Each concept showed AI authored data stories meeting a different persona where they already work, from Slack to the inbox to the executive command center. Together they made the future tangible enough for leadership to fund.
Scroll to move through the five concepts, one persona at a time.





With differing executive opinions and a fragmented org structure, I knew we couldn't design our way to clarity. We had to earn it. I focused on building strong working relationships with a core trio — one PM and my two design managers — as an anchor, then broadened out to sales teams, cross-functional PMs, and engineering leads to gather diverse perspectives and build influence.
From that foundation, we ran extensive user research across three core personas — the business executive, the operational manager, and the analyst. We ran workshops with PMs, engineers, and architects to build comprehensive journey maps that gave us a shared language across the org.
Rapid iteration was the engine. I worked directly with the PM to refine use cases and scenarios for the two primary personas, testing concepts with real customers early enough to course-correct before we committed to engineering.
We could have shown users raw statistical variance. Instead, we translated AI confidence into plain-language status labels — Usual, Unusual, Normal. This required close alignment with Data Science to ensure the labels mapped accurately to model outputs, but it made the AI feel legible without dumbing it down.
We debated whether to make the homepage or the email digest the "front door" to Pulse. We chose email — because business users live in their inbox, not in analytics tools. This meant designing an experience that had to work standalone, without any Pulse context, while still driving users back to the product.
Rather than forcing users into filter panels to investigate anomalies, we designed a conversational "Ask a question" interface on the metric detail page. This was a significant bet on AI UX patterns that were still unproven at enterprise scale — but research showed it matched how business users actually think about data.
We added follower counts and team-based metric recommendations to the homepage and search. The insight from research: business users trust what their colleagues track. Social proof reduced the decision overhead of "which metrics should I follow" — a critical onboarding friction point.
I owned the end-to-end design for the Pulse steel thread — Homepage, Email Digest, Metric Detail, Search typeahead, and Search results — ensuring they worked as a unified experience across every entry point.
It all starts with one unit: the metric card. Every element earns its place — translating a wall of statistics into something a business user can read in seconds, trust, and act on. Get this right, and it scales across every surface.

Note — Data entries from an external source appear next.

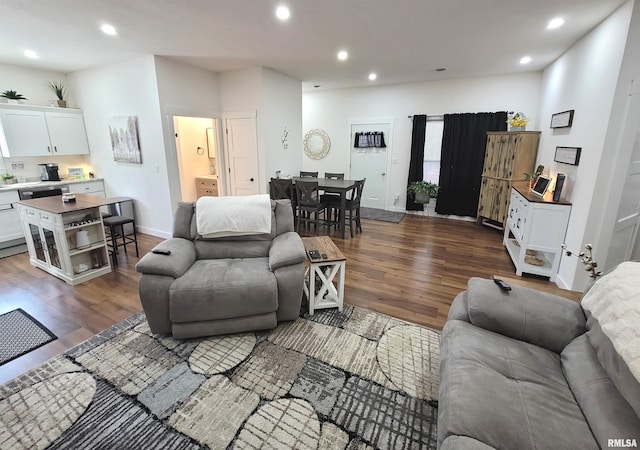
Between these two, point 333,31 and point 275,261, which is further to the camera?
point 333,31

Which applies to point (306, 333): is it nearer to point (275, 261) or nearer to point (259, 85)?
point (275, 261)

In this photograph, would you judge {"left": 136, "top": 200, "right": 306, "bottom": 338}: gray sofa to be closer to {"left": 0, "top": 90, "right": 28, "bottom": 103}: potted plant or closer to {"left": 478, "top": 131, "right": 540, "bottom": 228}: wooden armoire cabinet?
{"left": 478, "top": 131, "right": 540, "bottom": 228}: wooden armoire cabinet

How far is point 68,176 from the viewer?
5.18 metres

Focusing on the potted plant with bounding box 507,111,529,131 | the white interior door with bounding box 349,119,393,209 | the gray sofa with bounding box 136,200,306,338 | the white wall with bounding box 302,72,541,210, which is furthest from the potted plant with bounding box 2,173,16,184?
the potted plant with bounding box 507,111,529,131

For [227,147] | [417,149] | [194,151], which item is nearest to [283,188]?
[227,147]

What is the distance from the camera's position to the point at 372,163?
6.87 m

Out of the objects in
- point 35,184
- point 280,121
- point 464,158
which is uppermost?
point 280,121

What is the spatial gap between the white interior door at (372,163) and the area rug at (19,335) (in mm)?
6004

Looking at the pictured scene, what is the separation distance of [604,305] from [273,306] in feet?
6.41

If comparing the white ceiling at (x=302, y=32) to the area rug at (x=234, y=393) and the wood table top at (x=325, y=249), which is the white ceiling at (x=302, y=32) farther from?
the area rug at (x=234, y=393)

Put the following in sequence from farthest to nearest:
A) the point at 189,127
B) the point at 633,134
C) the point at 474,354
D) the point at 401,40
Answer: the point at 189,127 → the point at 401,40 → the point at 633,134 → the point at 474,354

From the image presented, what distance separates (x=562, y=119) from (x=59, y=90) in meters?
7.65

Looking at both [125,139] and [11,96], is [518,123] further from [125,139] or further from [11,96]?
[11,96]

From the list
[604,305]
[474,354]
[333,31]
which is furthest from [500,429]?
[333,31]
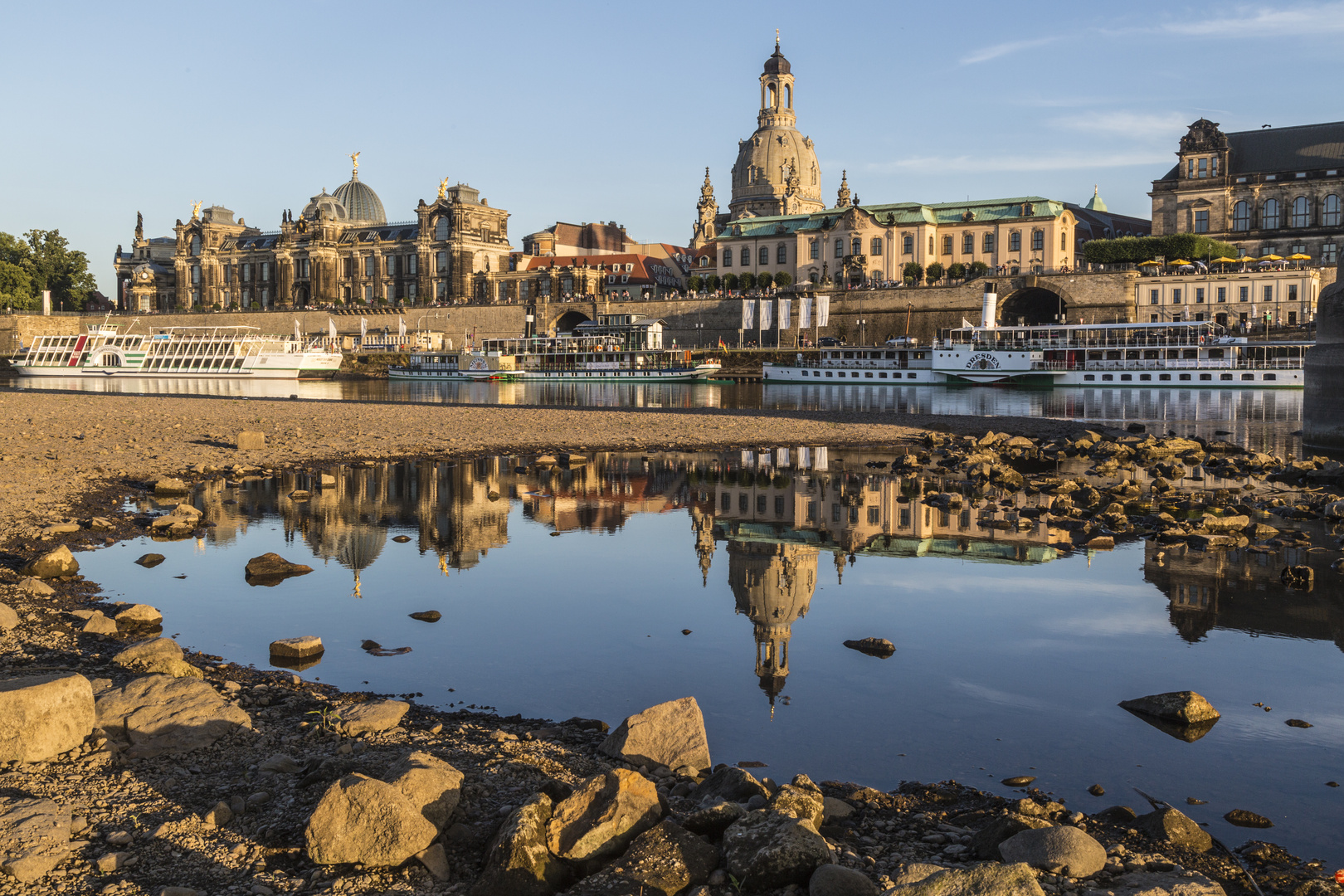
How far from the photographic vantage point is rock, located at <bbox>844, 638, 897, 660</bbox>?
9.77 m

Tableau Pulse was demoed on the main stage with branded, live demos from L'Oréal, Ford, and Truist Bank — a direct result of the customer validation work that helped secure executive buy-in.
Beyond the numbers, this project helped pivot Tableau toward a business-user-first analytics strategy — shifting the product's center of gravity from analyst-centric dashboards toward ambient, AI-driven intelligence for everyday decision-makers.

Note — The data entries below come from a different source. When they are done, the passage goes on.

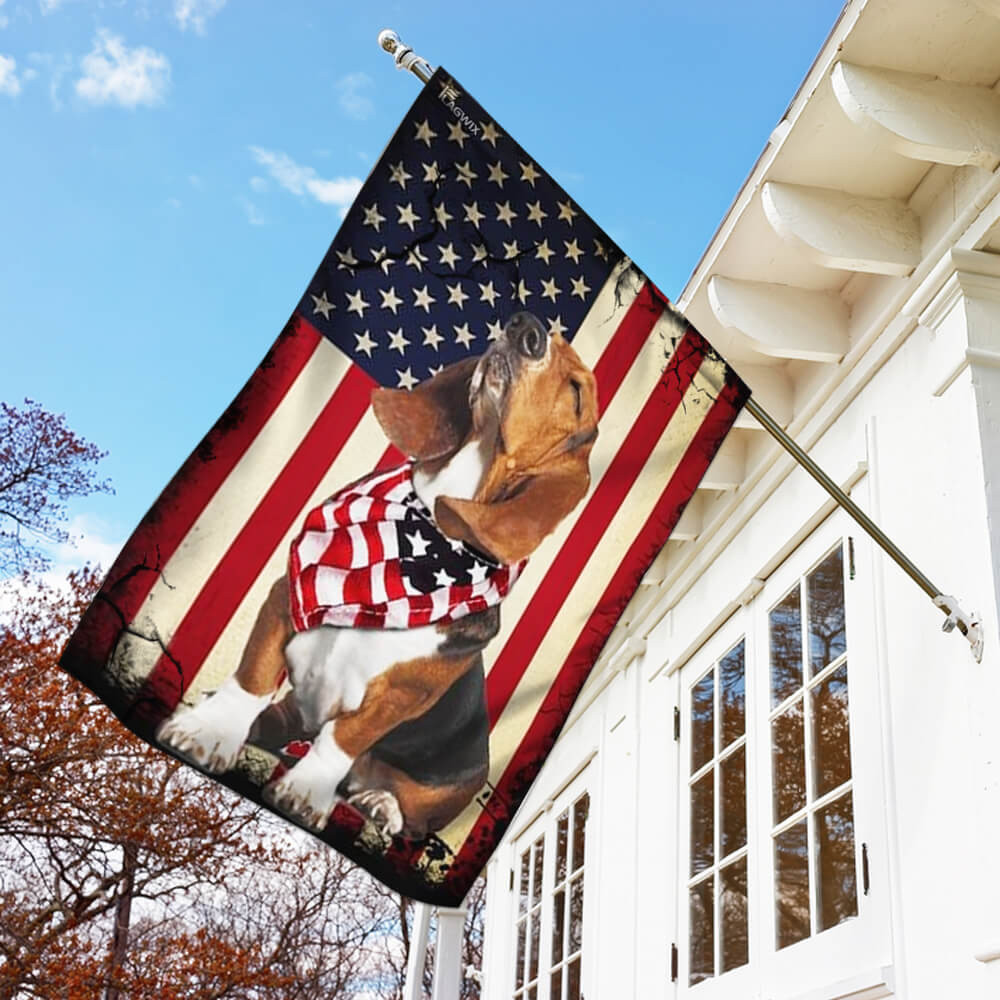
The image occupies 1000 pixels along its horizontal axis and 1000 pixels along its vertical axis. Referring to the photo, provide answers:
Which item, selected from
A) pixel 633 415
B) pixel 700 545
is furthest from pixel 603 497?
pixel 700 545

I'd invest earlier in an explicit AI explainability framework. We spent a lot of cycles debating how to communicate AI confidence case-by-case. In hindsight, establishing shared principles for how the product surfaces uncertainty — across the homepage, email, and detail view — before design started would have accelerated alignment and produced a more consistent system.

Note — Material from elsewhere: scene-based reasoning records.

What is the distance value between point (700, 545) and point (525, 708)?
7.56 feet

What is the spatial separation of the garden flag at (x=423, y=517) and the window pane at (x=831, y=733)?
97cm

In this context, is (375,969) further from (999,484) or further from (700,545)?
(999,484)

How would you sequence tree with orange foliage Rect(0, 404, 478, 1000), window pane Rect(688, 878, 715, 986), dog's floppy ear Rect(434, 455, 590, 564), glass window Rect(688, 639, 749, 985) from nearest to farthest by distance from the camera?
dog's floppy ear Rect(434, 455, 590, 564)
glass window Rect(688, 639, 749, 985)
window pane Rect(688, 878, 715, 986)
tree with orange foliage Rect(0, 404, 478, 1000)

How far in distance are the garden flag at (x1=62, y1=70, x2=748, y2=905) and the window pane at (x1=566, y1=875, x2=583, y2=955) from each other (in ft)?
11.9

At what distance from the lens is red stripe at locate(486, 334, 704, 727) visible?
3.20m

I'd also push harder for a defined onboarding flow from day one. The follow/recommendation system worked well once users understood it, but we underinvested in the moment when a new user asks "where do I even start?" The first-run experience was something we iterated on reactively rather than designing proactively.
These aren't failures — they're the natural result of moving fast in a post-acquisition environment with high ambiguity. But they shaped how I approach AI UX today: explainability and onboarding are not features you add at the end.